Metacarcinus anthonyi is one of only two species that regularly reach the minimum landing size for crabs in Southern California – the other being Cancer productus – and is the subject of commercial fisheries. R. antennarium is also caught throughout Southern California commercially

==Ecology and life cycle==
Metacarcinus anthonyi is an ecologically important species. It is prey for many fish including the scorpion fish, barred sand bass and other rock fishes. M. anthonyi is also prey for sea otters, a threatened species. M. anthonyi is both a scavenger and a predator eating anything that the large claws can crush including echinoderms, snails and clams.

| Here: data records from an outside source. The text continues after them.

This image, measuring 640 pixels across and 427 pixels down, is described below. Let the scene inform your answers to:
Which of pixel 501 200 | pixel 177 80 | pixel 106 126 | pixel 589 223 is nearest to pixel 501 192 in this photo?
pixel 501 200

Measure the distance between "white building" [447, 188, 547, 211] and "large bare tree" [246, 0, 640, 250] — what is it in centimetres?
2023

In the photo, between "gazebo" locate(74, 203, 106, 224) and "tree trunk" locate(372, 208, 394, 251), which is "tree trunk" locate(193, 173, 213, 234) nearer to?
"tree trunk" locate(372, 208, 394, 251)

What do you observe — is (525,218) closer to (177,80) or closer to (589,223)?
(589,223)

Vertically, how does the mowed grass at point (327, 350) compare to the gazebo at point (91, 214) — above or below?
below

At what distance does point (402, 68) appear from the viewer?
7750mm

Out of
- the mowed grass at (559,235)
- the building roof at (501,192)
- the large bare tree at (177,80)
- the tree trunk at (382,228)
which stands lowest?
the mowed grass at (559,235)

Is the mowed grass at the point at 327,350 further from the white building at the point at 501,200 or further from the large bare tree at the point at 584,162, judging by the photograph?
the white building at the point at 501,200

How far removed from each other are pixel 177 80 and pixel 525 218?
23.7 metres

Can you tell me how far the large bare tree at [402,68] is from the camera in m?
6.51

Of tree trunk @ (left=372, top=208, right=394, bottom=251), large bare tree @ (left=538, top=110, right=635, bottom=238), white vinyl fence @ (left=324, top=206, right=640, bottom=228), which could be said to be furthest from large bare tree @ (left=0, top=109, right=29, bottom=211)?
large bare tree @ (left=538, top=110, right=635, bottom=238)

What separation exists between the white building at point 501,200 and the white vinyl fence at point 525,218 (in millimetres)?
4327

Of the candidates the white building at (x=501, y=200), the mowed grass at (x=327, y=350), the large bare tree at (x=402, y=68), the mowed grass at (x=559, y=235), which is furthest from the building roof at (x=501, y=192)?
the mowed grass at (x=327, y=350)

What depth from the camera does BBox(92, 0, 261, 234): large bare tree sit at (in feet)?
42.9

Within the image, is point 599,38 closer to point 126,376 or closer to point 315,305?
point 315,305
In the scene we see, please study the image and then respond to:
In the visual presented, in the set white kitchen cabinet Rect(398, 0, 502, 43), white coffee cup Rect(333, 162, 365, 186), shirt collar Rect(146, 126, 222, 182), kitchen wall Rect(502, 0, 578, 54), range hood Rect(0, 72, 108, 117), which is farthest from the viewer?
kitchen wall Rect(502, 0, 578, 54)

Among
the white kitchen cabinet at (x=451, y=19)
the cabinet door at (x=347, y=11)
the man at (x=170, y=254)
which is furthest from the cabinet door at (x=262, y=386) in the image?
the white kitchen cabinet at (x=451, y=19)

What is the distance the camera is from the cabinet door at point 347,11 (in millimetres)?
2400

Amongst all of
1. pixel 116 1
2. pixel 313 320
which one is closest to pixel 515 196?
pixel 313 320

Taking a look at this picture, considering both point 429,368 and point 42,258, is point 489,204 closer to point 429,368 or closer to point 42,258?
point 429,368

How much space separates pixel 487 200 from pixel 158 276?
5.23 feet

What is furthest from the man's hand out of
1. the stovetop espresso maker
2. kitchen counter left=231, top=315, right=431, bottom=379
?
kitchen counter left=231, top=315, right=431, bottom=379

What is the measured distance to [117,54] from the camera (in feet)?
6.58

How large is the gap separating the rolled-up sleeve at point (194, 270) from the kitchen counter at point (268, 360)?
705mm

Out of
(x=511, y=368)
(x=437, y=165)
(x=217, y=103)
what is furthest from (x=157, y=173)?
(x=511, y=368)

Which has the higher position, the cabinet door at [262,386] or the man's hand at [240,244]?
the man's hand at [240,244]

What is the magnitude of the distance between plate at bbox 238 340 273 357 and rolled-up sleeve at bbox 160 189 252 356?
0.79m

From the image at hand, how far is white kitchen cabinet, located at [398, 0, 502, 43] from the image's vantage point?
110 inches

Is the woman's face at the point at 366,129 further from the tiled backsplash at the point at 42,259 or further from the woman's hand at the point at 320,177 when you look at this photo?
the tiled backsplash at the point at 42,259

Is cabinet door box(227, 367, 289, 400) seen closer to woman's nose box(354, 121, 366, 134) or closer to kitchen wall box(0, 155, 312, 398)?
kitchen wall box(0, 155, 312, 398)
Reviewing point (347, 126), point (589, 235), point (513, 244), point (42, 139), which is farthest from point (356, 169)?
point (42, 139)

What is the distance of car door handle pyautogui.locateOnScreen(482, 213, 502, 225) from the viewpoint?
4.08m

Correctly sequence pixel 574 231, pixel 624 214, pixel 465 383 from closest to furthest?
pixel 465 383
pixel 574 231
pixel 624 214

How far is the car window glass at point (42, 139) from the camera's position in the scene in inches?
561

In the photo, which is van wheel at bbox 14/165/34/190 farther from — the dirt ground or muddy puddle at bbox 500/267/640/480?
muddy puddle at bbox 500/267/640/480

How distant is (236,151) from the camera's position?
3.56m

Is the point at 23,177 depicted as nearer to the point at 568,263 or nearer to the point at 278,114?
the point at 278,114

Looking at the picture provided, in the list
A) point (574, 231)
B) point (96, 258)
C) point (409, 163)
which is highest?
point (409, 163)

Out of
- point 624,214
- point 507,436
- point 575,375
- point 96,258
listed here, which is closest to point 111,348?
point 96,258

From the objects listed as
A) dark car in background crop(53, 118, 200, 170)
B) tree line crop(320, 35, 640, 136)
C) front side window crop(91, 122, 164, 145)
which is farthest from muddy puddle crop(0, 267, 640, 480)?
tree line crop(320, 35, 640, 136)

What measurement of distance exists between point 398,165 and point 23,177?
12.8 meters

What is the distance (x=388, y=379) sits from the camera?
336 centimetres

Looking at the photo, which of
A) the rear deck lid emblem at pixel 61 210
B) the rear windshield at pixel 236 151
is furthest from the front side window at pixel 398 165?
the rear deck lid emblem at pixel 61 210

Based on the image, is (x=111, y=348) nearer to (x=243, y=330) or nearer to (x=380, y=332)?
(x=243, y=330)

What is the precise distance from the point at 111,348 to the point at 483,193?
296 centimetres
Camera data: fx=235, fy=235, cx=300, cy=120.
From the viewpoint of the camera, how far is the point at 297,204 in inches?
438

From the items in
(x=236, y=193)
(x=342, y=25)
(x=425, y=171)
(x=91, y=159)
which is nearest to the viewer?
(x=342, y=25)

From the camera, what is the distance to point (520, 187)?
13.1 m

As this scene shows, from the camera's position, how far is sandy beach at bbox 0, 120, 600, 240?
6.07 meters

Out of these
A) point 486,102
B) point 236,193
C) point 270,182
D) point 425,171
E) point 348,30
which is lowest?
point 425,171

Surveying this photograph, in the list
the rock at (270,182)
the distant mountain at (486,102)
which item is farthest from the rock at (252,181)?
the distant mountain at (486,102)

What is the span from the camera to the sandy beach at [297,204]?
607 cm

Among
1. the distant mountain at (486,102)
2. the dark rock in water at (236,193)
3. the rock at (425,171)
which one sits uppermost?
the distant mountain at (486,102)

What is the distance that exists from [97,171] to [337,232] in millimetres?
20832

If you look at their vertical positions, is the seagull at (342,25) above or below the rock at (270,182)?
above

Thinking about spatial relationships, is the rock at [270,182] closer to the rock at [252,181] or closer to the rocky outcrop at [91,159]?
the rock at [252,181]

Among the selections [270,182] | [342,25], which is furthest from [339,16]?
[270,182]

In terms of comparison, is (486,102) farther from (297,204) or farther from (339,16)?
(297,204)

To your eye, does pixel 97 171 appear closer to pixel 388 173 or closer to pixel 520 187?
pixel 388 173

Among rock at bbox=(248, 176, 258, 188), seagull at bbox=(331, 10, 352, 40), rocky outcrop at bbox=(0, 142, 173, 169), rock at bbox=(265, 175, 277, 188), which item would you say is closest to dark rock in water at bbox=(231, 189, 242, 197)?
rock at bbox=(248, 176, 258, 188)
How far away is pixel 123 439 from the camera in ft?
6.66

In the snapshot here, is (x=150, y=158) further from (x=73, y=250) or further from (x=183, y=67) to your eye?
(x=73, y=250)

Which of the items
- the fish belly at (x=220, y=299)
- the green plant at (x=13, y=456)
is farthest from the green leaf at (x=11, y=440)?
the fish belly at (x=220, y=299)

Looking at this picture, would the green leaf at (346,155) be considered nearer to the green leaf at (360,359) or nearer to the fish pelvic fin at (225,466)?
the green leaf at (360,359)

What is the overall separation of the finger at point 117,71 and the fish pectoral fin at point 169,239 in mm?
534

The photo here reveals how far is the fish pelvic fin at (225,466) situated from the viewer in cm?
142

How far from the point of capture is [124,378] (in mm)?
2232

Metacarcinus anthonyi reaches sexual maturity after 10–12 molts. Mating typically takes place in June, and occurs shortly after the females have molted. Before molting, females release a pheromone which induces courtship behavior in the males.

==Taxonomy==
Metacarcinus anthonyi was first described by Mary J. Rathbun in 1897, under the name Cancer anthonyi. The specific epithet commemorates Alfred Webster Anthony, a naturalist working in San Diego.

==Fishery==
Metacarcinus anthonyi is harvested by sport and commercial fishermen in California, mostly from Morro Bay south. The California rock crab fishery is made up of three species - the yellow rock crab (C. anthonyi), the brown rock crab (C. antennarius), and the red rock crab (C. productus). Rock crab landings for 1999 were 790,000 pounds and have averaged 1.2 million pounds per year from 1991-1999.